Cualquiera que obra fuera de El queda paralizado o, corre peligro de extraviarse poniendo su centro de vida en el amor propio o en el amor del mundo. La señal con que se conoce que un alma permanece en su centro la tiene dada el mismo Jesucristo al decir: “Vuestro corazón está donde vuestro tesoro” (Mt 6, 21).

Además de centro de acción el amor de Jesucristo es centro de piedad.
“Dios es caridad, dice san Juan, y el que mora en caridad mora en Dios y Dios en él” (1Jn 4, 16). Así que el amor es lazo de unión entre Dios y el hombre. Es lo que expresa nuestro Señor con las siguientes palabras de una manera todavía más admirable:
“El que me ama, guardará mi palabra; mi Padre le amará; iremos a él y en él estableceremos nuestra mansión” (Jn 14, 23). De suerte que toda la Santísima Trinidad viene a cohabitar con quien ama a Jesucristo. Es como nuevo cielo en que Dios se revela con toda la ternura de su corazón.
###
- EJERCICIO ESCRITO
Según el texto sobre el amor de Jesucristo, ¿qué es el amor entre Dios y el hombre? Los datos no guardan relación con el texto sobre el amor de Jesucristo.

- DATOS PROPORCIONADOS
###
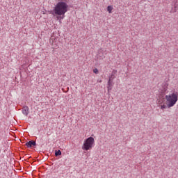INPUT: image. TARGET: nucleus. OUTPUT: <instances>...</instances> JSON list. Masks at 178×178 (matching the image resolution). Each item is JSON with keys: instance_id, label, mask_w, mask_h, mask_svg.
###
- SOLUCIÓN DEL PROBLEMA
El amor es lazo de unión entre Dios y el hombre.